…but not a drop to drink

Israel’s water shortage has reached a critical point. The Kinneret (Sea of Galilee), the country’s main source of fresh water, has dropped below all previous “danger” levels, and experts are warning that the two main aquifers may soon suffer irreversible damage.

There are two questions to ask about this situation: Why? and What now?

Our water resources are limited, and highly dependent on rain. The past few years have been particularly dy — but, if our water eceonomy were properly managed, that should not be too large a problem.

More challenging has been the population explosion that this country has experienced, not only in its 60 years, but especially since the early 1990s. Of course, this has brought a massive increase in consumption — in homes, in agriculture and in industry — as well as increased wastage.

What of conservation efforts? Unfortunately, they have been minimal and belated.
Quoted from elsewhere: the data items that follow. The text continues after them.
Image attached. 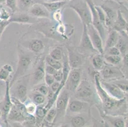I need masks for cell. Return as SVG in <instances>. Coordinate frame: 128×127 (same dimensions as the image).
<instances>
[{
    "mask_svg": "<svg viewBox=\"0 0 128 127\" xmlns=\"http://www.w3.org/2000/svg\"><path fill=\"white\" fill-rule=\"evenodd\" d=\"M70 1V0H52L50 1Z\"/></svg>",
    "mask_w": 128,
    "mask_h": 127,
    "instance_id": "53",
    "label": "cell"
},
{
    "mask_svg": "<svg viewBox=\"0 0 128 127\" xmlns=\"http://www.w3.org/2000/svg\"><path fill=\"white\" fill-rule=\"evenodd\" d=\"M93 79L96 93L101 104V106L96 107L100 115L104 114L114 116L125 115L128 111L125 98L118 100L108 95L101 85V76L99 72L96 71L94 73Z\"/></svg>",
    "mask_w": 128,
    "mask_h": 127,
    "instance_id": "1",
    "label": "cell"
},
{
    "mask_svg": "<svg viewBox=\"0 0 128 127\" xmlns=\"http://www.w3.org/2000/svg\"><path fill=\"white\" fill-rule=\"evenodd\" d=\"M127 24H128V22L123 16L122 13L120 10H117V17L116 21L114 22L112 27L110 29H113L119 32H123V31H126Z\"/></svg>",
    "mask_w": 128,
    "mask_h": 127,
    "instance_id": "24",
    "label": "cell"
},
{
    "mask_svg": "<svg viewBox=\"0 0 128 127\" xmlns=\"http://www.w3.org/2000/svg\"><path fill=\"white\" fill-rule=\"evenodd\" d=\"M64 54V52L63 51V48L61 46H56L51 50L48 55L51 57L56 60L62 61Z\"/></svg>",
    "mask_w": 128,
    "mask_h": 127,
    "instance_id": "31",
    "label": "cell"
},
{
    "mask_svg": "<svg viewBox=\"0 0 128 127\" xmlns=\"http://www.w3.org/2000/svg\"><path fill=\"white\" fill-rule=\"evenodd\" d=\"M38 18L32 17L29 13L20 12L12 14L8 22L10 23H17L18 24H26V25H34L36 23Z\"/></svg>",
    "mask_w": 128,
    "mask_h": 127,
    "instance_id": "16",
    "label": "cell"
},
{
    "mask_svg": "<svg viewBox=\"0 0 128 127\" xmlns=\"http://www.w3.org/2000/svg\"><path fill=\"white\" fill-rule=\"evenodd\" d=\"M88 34L89 36L94 48L100 54L104 53V43L101 35L92 24L86 25Z\"/></svg>",
    "mask_w": 128,
    "mask_h": 127,
    "instance_id": "14",
    "label": "cell"
},
{
    "mask_svg": "<svg viewBox=\"0 0 128 127\" xmlns=\"http://www.w3.org/2000/svg\"><path fill=\"white\" fill-rule=\"evenodd\" d=\"M85 1L87 2V3L89 5V8L90 10V12H91L92 25L96 28V29L98 31V32L102 36L103 43H104V41H105L107 34H108L106 33V27L100 21L98 17V14L97 11H96V4H94L93 0H85Z\"/></svg>",
    "mask_w": 128,
    "mask_h": 127,
    "instance_id": "8",
    "label": "cell"
},
{
    "mask_svg": "<svg viewBox=\"0 0 128 127\" xmlns=\"http://www.w3.org/2000/svg\"><path fill=\"white\" fill-rule=\"evenodd\" d=\"M30 76L28 74L16 80L10 86L11 96L15 97L21 102H24L28 99V88L30 85Z\"/></svg>",
    "mask_w": 128,
    "mask_h": 127,
    "instance_id": "4",
    "label": "cell"
},
{
    "mask_svg": "<svg viewBox=\"0 0 128 127\" xmlns=\"http://www.w3.org/2000/svg\"><path fill=\"white\" fill-rule=\"evenodd\" d=\"M10 24V22L8 21H1L0 20V40L2 38V34L5 31L8 25Z\"/></svg>",
    "mask_w": 128,
    "mask_h": 127,
    "instance_id": "47",
    "label": "cell"
},
{
    "mask_svg": "<svg viewBox=\"0 0 128 127\" xmlns=\"http://www.w3.org/2000/svg\"><path fill=\"white\" fill-rule=\"evenodd\" d=\"M126 78H127V80H128V71H127V76H126Z\"/></svg>",
    "mask_w": 128,
    "mask_h": 127,
    "instance_id": "56",
    "label": "cell"
},
{
    "mask_svg": "<svg viewBox=\"0 0 128 127\" xmlns=\"http://www.w3.org/2000/svg\"><path fill=\"white\" fill-rule=\"evenodd\" d=\"M108 33L107 34L106 38L104 43V51L106 49L117 45L120 37V32L113 29H108Z\"/></svg>",
    "mask_w": 128,
    "mask_h": 127,
    "instance_id": "23",
    "label": "cell"
},
{
    "mask_svg": "<svg viewBox=\"0 0 128 127\" xmlns=\"http://www.w3.org/2000/svg\"><path fill=\"white\" fill-rule=\"evenodd\" d=\"M45 58L40 59L38 65L34 69V72L30 76V85L35 87L44 80L45 75Z\"/></svg>",
    "mask_w": 128,
    "mask_h": 127,
    "instance_id": "15",
    "label": "cell"
},
{
    "mask_svg": "<svg viewBox=\"0 0 128 127\" xmlns=\"http://www.w3.org/2000/svg\"><path fill=\"white\" fill-rule=\"evenodd\" d=\"M70 8L76 13L83 25L92 24V15L90 10L85 0H76L70 4Z\"/></svg>",
    "mask_w": 128,
    "mask_h": 127,
    "instance_id": "6",
    "label": "cell"
},
{
    "mask_svg": "<svg viewBox=\"0 0 128 127\" xmlns=\"http://www.w3.org/2000/svg\"><path fill=\"white\" fill-rule=\"evenodd\" d=\"M120 55L121 53L120 52L119 49L117 46H115L105 50L104 51L103 55Z\"/></svg>",
    "mask_w": 128,
    "mask_h": 127,
    "instance_id": "39",
    "label": "cell"
},
{
    "mask_svg": "<svg viewBox=\"0 0 128 127\" xmlns=\"http://www.w3.org/2000/svg\"><path fill=\"white\" fill-rule=\"evenodd\" d=\"M6 0H0V5L3 4H5Z\"/></svg>",
    "mask_w": 128,
    "mask_h": 127,
    "instance_id": "54",
    "label": "cell"
},
{
    "mask_svg": "<svg viewBox=\"0 0 128 127\" xmlns=\"http://www.w3.org/2000/svg\"><path fill=\"white\" fill-rule=\"evenodd\" d=\"M96 11H97L98 12V17H99V18H100V21H101V22H102L105 25L106 15L104 10H103V8L101 7V6L96 5Z\"/></svg>",
    "mask_w": 128,
    "mask_h": 127,
    "instance_id": "43",
    "label": "cell"
},
{
    "mask_svg": "<svg viewBox=\"0 0 128 127\" xmlns=\"http://www.w3.org/2000/svg\"><path fill=\"white\" fill-rule=\"evenodd\" d=\"M28 50L39 57L45 51V44L44 41L39 38H34L28 41Z\"/></svg>",
    "mask_w": 128,
    "mask_h": 127,
    "instance_id": "20",
    "label": "cell"
},
{
    "mask_svg": "<svg viewBox=\"0 0 128 127\" xmlns=\"http://www.w3.org/2000/svg\"><path fill=\"white\" fill-rule=\"evenodd\" d=\"M102 119L104 122L106 127H125V120L121 116H114L102 114Z\"/></svg>",
    "mask_w": 128,
    "mask_h": 127,
    "instance_id": "19",
    "label": "cell"
},
{
    "mask_svg": "<svg viewBox=\"0 0 128 127\" xmlns=\"http://www.w3.org/2000/svg\"><path fill=\"white\" fill-rule=\"evenodd\" d=\"M114 1H116L117 2V3H120L121 2V1H122V0H114Z\"/></svg>",
    "mask_w": 128,
    "mask_h": 127,
    "instance_id": "55",
    "label": "cell"
},
{
    "mask_svg": "<svg viewBox=\"0 0 128 127\" xmlns=\"http://www.w3.org/2000/svg\"><path fill=\"white\" fill-rule=\"evenodd\" d=\"M30 115H26L20 111L13 105L7 116L8 122L12 123H20L22 124L26 120Z\"/></svg>",
    "mask_w": 128,
    "mask_h": 127,
    "instance_id": "21",
    "label": "cell"
},
{
    "mask_svg": "<svg viewBox=\"0 0 128 127\" xmlns=\"http://www.w3.org/2000/svg\"><path fill=\"white\" fill-rule=\"evenodd\" d=\"M82 115V114L73 115L70 117V123L71 127H84L87 125L89 120L86 119V118Z\"/></svg>",
    "mask_w": 128,
    "mask_h": 127,
    "instance_id": "25",
    "label": "cell"
},
{
    "mask_svg": "<svg viewBox=\"0 0 128 127\" xmlns=\"http://www.w3.org/2000/svg\"><path fill=\"white\" fill-rule=\"evenodd\" d=\"M45 60L46 64L52 66V67H53L54 68H55L57 70L60 69L62 67V62L53 59L52 57H51L49 55L45 57Z\"/></svg>",
    "mask_w": 128,
    "mask_h": 127,
    "instance_id": "33",
    "label": "cell"
},
{
    "mask_svg": "<svg viewBox=\"0 0 128 127\" xmlns=\"http://www.w3.org/2000/svg\"><path fill=\"white\" fill-rule=\"evenodd\" d=\"M74 97L88 102L91 106H101L94 84L93 85L90 81L86 79L82 80L77 89L74 92Z\"/></svg>",
    "mask_w": 128,
    "mask_h": 127,
    "instance_id": "3",
    "label": "cell"
},
{
    "mask_svg": "<svg viewBox=\"0 0 128 127\" xmlns=\"http://www.w3.org/2000/svg\"><path fill=\"white\" fill-rule=\"evenodd\" d=\"M24 103L25 104L26 111L27 113L30 115H34L38 106L30 99V101H28V99H27Z\"/></svg>",
    "mask_w": 128,
    "mask_h": 127,
    "instance_id": "34",
    "label": "cell"
},
{
    "mask_svg": "<svg viewBox=\"0 0 128 127\" xmlns=\"http://www.w3.org/2000/svg\"><path fill=\"white\" fill-rule=\"evenodd\" d=\"M29 13L38 19L50 18V12L42 3H34L29 9Z\"/></svg>",
    "mask_w": 128,
    "mask_h": 127,
    "instance_id": "18",
    "label": "cell"
},
{
    "mask_svg": "<svg viewBox=\"0 0 128 127\" xmlns=\"http://www.w3.org/2000/svg\"><path fill=\"white\" fill-rule=\"evenodd\" d=\"M99 73L102 79L105 81H116L122 80L125 78L124 73L119 67L106 62L103 68Z\"/></svg>",
    "mask_w": 128,
    "mask_h": 127,
    "instance_id": "7",
    "label": "cell"
},
{
    "mask_svg": "<svg viewBox=\"0 0 128 127\" xmlns=\"http://www.w3.org/2000/svg\"><path fill=\"white\" fill-rule=\"evenodd\" d=\"M116 84L124 93L128 94V84L124 83H117Z\"/></svg>",
    "mask_w": 128,
    "mask_h": 127,
    "instance_id": "50",
    "label": "cell"
},
{
    "mask_svg": "<svg viewBox=\"0 0 128 127\" xmlns=\"http://www.w3.org/2000/svg\"><path fill=\"white\" fill-rule=\"evenodd\" d=\"M44 81H45V83L46 85L50 87L56 80L54 79V77L53 76V75L45 73V77H44Z\"/></svg>",
    "mask_w": 128,
    "mask_h": 127,
    "instance_id": "45",
    "label": "cell"
},
{
    "mask_svg": "<svg viewBox=\"0 0 128 127\" xmlns=\"http://www.w3.org/2000/svg\"><path fill=\"white\" fill-rule=\"evenodd\" d=\"M12 14L4 8H0V20L8 21L10 18Z\"/></svg>",
    "mask_w": 128,
    "mask_h": 127,
    "instance_id": "40",
    "label": "cell"
},
{
    "mask_svg": "<svg viewBox=\"0 0 128 127\" xmlns=\"http://www.w3.org/2000/svg\"><path fill=\"white\" fill-rule=\"evenodd\" d=\"M33 89L46 96V95L48 94V91H49V87L46 85V84H39L38 85L34 87Z\"/></svg>",
    "mask_w": 128,
    "mask_h": 127,
    "instance_id": "36",
    "label": "cell"
},
{
    "mask_svg": "<svg viewBox=\"0 0 128 127\" xmlns=\"http://www.w3.org/2000/svg\"><path fill=\"white\" fill-rule=\"evenodd\" d=\"M17 4H20V6L23 9H30L31 6L34 4L33 0H17Z\"/></svg>",
    "mask_w": 128,
    "mask_h": 127,
    "instance_id": "41",
    "label": "cell"
},
{
    "mask_svg": "<svg viewBox=\"0 0 128 127\" xmlns=\"http://www.w3.org/2000/svg\"><path fill=\"white\" fill-rule=\"evenodd\" d=\"M123 62V66L124 67L128 69V53L123 55V58L122 59Z\"/></svg>",
    "mask_w": 128,
    "mask_h": 127,
    "instance_id": "51",
    "label": "cell"
},
{
    "mask_svg": "<svg viewBox=\"0 0 128 127\" xmlns=\"http://www.w3.org/2000/svg\"><path fill=\"white\" fill-rule=\"evenodd\" d=\"M71 97V92L63 88L60 91L58 95L55 103V107L56 109V116L53 125L60 123L64 120L65 116H66L67 109Z\"/></svg>",
    "mask_w": 128,
    "mask_h": 127,
    "instance_id": "5",
    "label": "cell"
},
{
    "mask_svg": "<svg viewBox=\"0 0 128 127\" xmlns=\"http://www.w3.org/2000/svg\"><path fill=\"white\" fill-rule=\"evenodd\" d=\"M78 50L86 56L87 55V54L94 55L99 53L93 46L91 40L87 32L86 25H83V31H82V34L78 48Z\"/></svg>",
    "mask_w": 128,
    "mask_h": 127,
    "instance_id": "12",
    "label": "cell"
},
{
    "mask_svg": "<svg viewBox=\"0 0 128 127\" xmlns=\"http://www.w3.org/2000/svg\"><path fill=\"white\" fill-rule=\"evenodd\" d=\"M125 120V125L126 127H128V116L126 118V120Z\"/></svg>",
    "mask_w": 128,
    "mask_h": 127,
    "instance_id": "52",
    "label": "cell"
},
{
    "mask_svg": "<svg viewBox=\"0 0 128 127\" xmlns=\"http://www.w3.org/2000/svg\"><path fill=\"white\" fill-rule=\"evenodd\" d=\"M104 61L107 64L114 65V66H117L119 64L122 62V57L120 55H104Z\"/></svg>",
    "mask_w": 128,
    "mask_h": 127,
    "instance_id": "32",
    "label": "cell"
},
{
    "mask_svg": "<svg viewBox=\"0 0 128 127\" xmlns=\"http://www.w3.org/2000/svg\"><path fill=\"white\" fill-rule=\"evenodd\" d=\"M52 17L56 22H62V12L61 9L56 10L52 12Z\"/></svg>",
    "mask_w": 128,
    "mask_h": 127,
    "instance_id": "42",
    "label": "cell"
},
{
    "mask_svg": "<svg viewBox=\"0 0 128 127\" xmlns=\"http://www.w3.org/2000/svg\"><path fill=\"white\" fill-rule=\"evenodd\" d=\"M101 85L108 95L116 99L120 100L125 98V93L116 83L104 81L101 78Z\"/></svg>",
    "mask_w": 128,
    "mask_h": 127,
    "instance_id": "17",
    "label": "cell"
},
{
    "mask_svg": "<svg viewBox=\"0 0 128 127\" xmlns=\"http://www.w3.org/2000/svg\"><path fill=\"white\" fill-rule=\"evenodd\" d=\"M18 61H17L16 71L10 81V86L16 80L28 74V72L32 68L33 65L36 62L38 56L26 49L21 45H17V48Z\"/></svg>",
    "mask_w": 128,
    "mask_h": 127,
    "instance_id": "2",
    "label": "cell"
},
{
    "mask_svg": "<svg viewBox=\"0 0 128 127\" xmlns=\"http://www.w3.org/2000/svg\"><path fill=\"white\" fill-rule=\"evenodd\" d=\"M66 3L67 1H46L42 4L50 13L59 9H62V8L66 5Z\"/></svg>",
    "mask_w": 128,
    "mask_h": 127,
    "instance_id": "30",
    "label": "cell"
},
{
    "mask_svg": "<svg viewBox=\"0 0 128 127\" xmlns=\"http://www.w3.org/2000/svg\"><path fill=\"white\" fill-rule=\"evenodd\" d=\"M122 35H121L120 33V37L117 42L116 46L119 49L121 55H124L125 54L128 53V35L127 33L126 34L124 31H123Z\"/></svg>",
    "mask_w": 128,
    "mask_h": 127,
    "instance_id": "27",
    "label": "cell"
},
{
    "mask_svg": "<svg viewBox=\"0 0 128 127\" xmlns=\"http://www.w3.org/2000/svg\"><path fill=\"white\" fill-rule=\"evenodd\" d=\"M103 10H104L106 15V22L105 25L106 28L108 29L112 27L114 22L116 21V18L117 17V11L114 10V8L108 6L103 4L101 5Z\"/></svg>",
    "mask_w": 128,
    "mask_h": 127,
    "instance_id": "22",
    "label": "cell"
},
{
    "mask_svg": "<svg viewBox=\"0 0 128 127\" xmlns=\"http://www.w3.org/2000/svg\"><path fill=\"white\" fill-rule=\"evenodd\" d=\"M127 1H128V0H127Z\"/></svg>",
    "mask_w": 128,
    "mask_h": 127,
    "instance_id": "59",
    "label": "cell"
},
{
    "mask_svg": "<svg viewBox=\"0 0 128 127\" xmlns=\"http://www.w3.org/2000/svg\"><path fill=\"white\" fill-rule=\"evenodd\" d=\"M53 76L54 77L56 81L60 82L62 81V78H63V73H62V69H58L56 71L54 74H53Z\"/></svg>",
    "mask_w": 128,
    "mask_h": 127,
    "instance_id": "46",
    "label": "cell"
},
{
    "mask_svg": "<svg viewBox=\"0 0 128 127\" xmlns=\"http://www.w3.org/2000/svg\"><path fill=\"white\" fill-rule=\"evenodd\" d=\"M46 1H52V0H46Z\"/></svg>",
    "mask_w": 128,
    "mask_h": 127,
    "instance_id": "57",
    "label": "cell"
},
{
    "mask_svg": "<svg viewBox=\"0 0 128 127\" xmlns=\"http://www.w3.org/2000/svg\"><path fill=\"white\" fill-rule=\"evenodd\" d=\"M59 87H60V82L55 81L49 87L51 89V90H52L54 93H56L58 91Z\"/></svg>",
    "mask_w": 128,
    "mask_h": 127,
    "instance_id": "48",
    "label": "cell"
},
{
    "mask_svg": "<svg viewBox=\"0 0 128 127\" xmlns=\"http://www.w3.org/2000/svg\"><path fill=\"white\" fill-rule=\"evenodd\" d=\"M126 97H127V98H128V94H127V95H126Z\"/></svg>",
    "mask_w": 128,
    "mask_h": 127,
    "instance_id": "58",
    "label": "cell"
},
{
    "mask_svg": "<svg viewBox=\"0 0 128 127\" xmlns=\"http://www.w3.org/2000/svg\"><path fill=\"white\" fill-rule=\"evenodd\" d=\"M92 106L89 103L82 100L73 99L70 100L67 109V113H72L73 115L76 114H91L90 108Z\"/></svg>",
    "mask_w": 128,
    "mask_h": 127,
    "instance_id": "9",
    "label": "cell"
},
{
    "mask_svg": "<svg viewBox=\"0 0 128 127\" xmlns=\"http://www.w3.org/2000/svg\"><path fill=\"white\" fill-rule=\"evenodd\" d=\"M5 4L10 9L12 13H16L17 11L18 8L17 0H6Z\"/></svg>",
    "mask_w": 128,
    "mask_h": 127,
    "instance_id": "35",
    "label": "cell"
},
{
    "mask_svg": "<svg viewBox=\"0 0 128 127\" xmlns=\"http://www.w3.org/2000/svg\"><path fill=\"white\" fill-rule=\"evenodd\" d=\"M11 74V73L6 69H4L3 66L0 68V80H3L4 81L11 80V79H10Z\"/></svg>",
    "mask_w": 128,
    "mask_h": 127,
    "instance_id": "38",
    "label": "cell"
},
{
    "mask_svg": "<svg viewBox=\"0 0 128 127\" xmlns=\"http://www.w3.org/2000/svg\"><path fill=\"white\" fill-rule=\"evenodd\" d=\"M6 90V81L0 80V101L4 97Z\"/></svg>",
    "mask_w": 128,
    "mask_h": 127,
    "instance_id": "44",
    "label": "cell"
},
{
    "mask_svg": "<svg viewBox=\"0 0 128 127\" xmlns=\"http://www.w3.org/2000/svg\"><path fill=\"white\" fill-rule=\"evenodd\" d=\"M21 125L22 127H36V119L34 115H29Z\"/></svg>",
    "mask_w": 128,
    "mask_h": 127,
    "instance_id": "37",
    "label": "cell"
},
{
    "mask_svg": "<svg viewBox=\"0 0 128 127\" xmlns=\"http://www.w3.org/2000/svg\"><path fill=\"white\" fill-rule=\"evenodd\" d=\"M91 62L93 68L96 71H101L105 64L103 55L100 53L93 55L91 59Z\"/></svg>",
    "mask_w": 128,
    "mask_h": 127,
    "instance_id": "26",
    "label": "cell"
},
{
    "mask_svg": "<svg viewBox=\"0 0 128 127\" xmlns=\"http://www.w3.org/2000/svg\"><path fill=\"white\" fill-rule=\"evenodd\" d=\"M45 73L46 74H49L53 75L54 74V73L56 72L57 69H56L55 68H54L52 66H49V65L46 64L45 63Z\"/></svg>",
    "mask_w": 128,
    "mask_h": 127,
    "instance_id": "49",
    "label": "cell"
},
{
    "mask_svg": "<svg viewBox=\"0 0 128 127\" xmlns=\"http://www.w3.org/2000/svg\"><path fill=\"white\" fill-rule=\"evenodd\" d=\"M28 99L35 103L37 106L44 105L46 100L45 95H43L42 94L38 92V91L34 89L31 91L30 94H28Z\"/></svg>",
    "mask_w": 128,
    "mask_h": 127,
    "instance_id": "28",
    "label": "cell"
},
{
    "mask_svg": "<svg viewBox=\"0 0 128 127\" xmlns=\"http://www.w3.org/2000/svg\"><path fill=\"white\" fill-rule=\"evenodd\" d=\"M10 80H8L6 81V90L5 95L3 99L0 101V111L2 114V119L6 126H8V125L9 124L7 120V116L13 106V103L11 99V95L10 93Z\"/></svg>",
    "mask_w": 128,
    "mask_h": 127,
    "instance_id": "13",
    "label": "cell"
},
{
    "mask_svg": "<svg viewBox=\"0 0 128 127\" xmlns=\"http://www.w3.org/2000/svg\"><path fill=\"white\" fill-rule=\"evenodd\" d=\"M82 81V71L80 68L71 69L64 88L70 92H75Z\"/></svg>",
    "mask_w": 128,
    "mask_h": 127,
    "instance_id": "10",
    "label": "cell"
},
{
    "mask_svg": "<svg viewBox=\"0 0 128 127\" xmlns=\"http://www.w3.org/2000/svg\"><path fill=\"white\" fill-rule=\"evenodd\" d=\"M47 109L43 105L38 106L34 116L36 119V127H41L42 123L45 118Z\"/></svg>",
    "mask_w": 128,
    "mask_h": 127,
    "instance_id": "29",
    "label": "cell"
},
{
    "mask_svg": "<svg viewBox=\"0 0 128 127\" xmlns=\"http://www.w3.org/2000/svg\"><path fill=\"white\" fill-rule=\"evenodd\" d=\"M66 48L68 52V62L71 69L80 68L84 64L86 56L73 46H67Z\"/></svg>",
    "mask_w": 128,
    "mask_h": 127,
    "instance_id": "11",
    "label": "cell"
}]
</instances>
And although drip irrigation makes Israeli agriculture water-thrifty, the fact remains that our lucrative produce and flower industries amount to a massive export of our precious water resources.

Fanciful solutions to Israel’s perpetual water shortage have been proposed, including such far-fetched ideas as floating huge water balloons from Turkey across the Mediterranean. These are largely impractical and overly costly measures. The least drastic, and most feasible, solution offered thusfar has been desalination. Although not a perfect solution, it can produce large amounts of drinking water in a short amount of time and at a reasonable cost.

Israel already features the world’s largest desalination plant of its kind in Ashkelon, and another is set to come on-line soon. There are even suggestions that, if it builds more desalination plants, Israel can be a net exporter of water.

In any case, Israel must act quickly to remedy its dire water shortage. All the major security issues of the day will pale in comparison to the disaster that will take place here if the proverbial well does, in fact, run dry.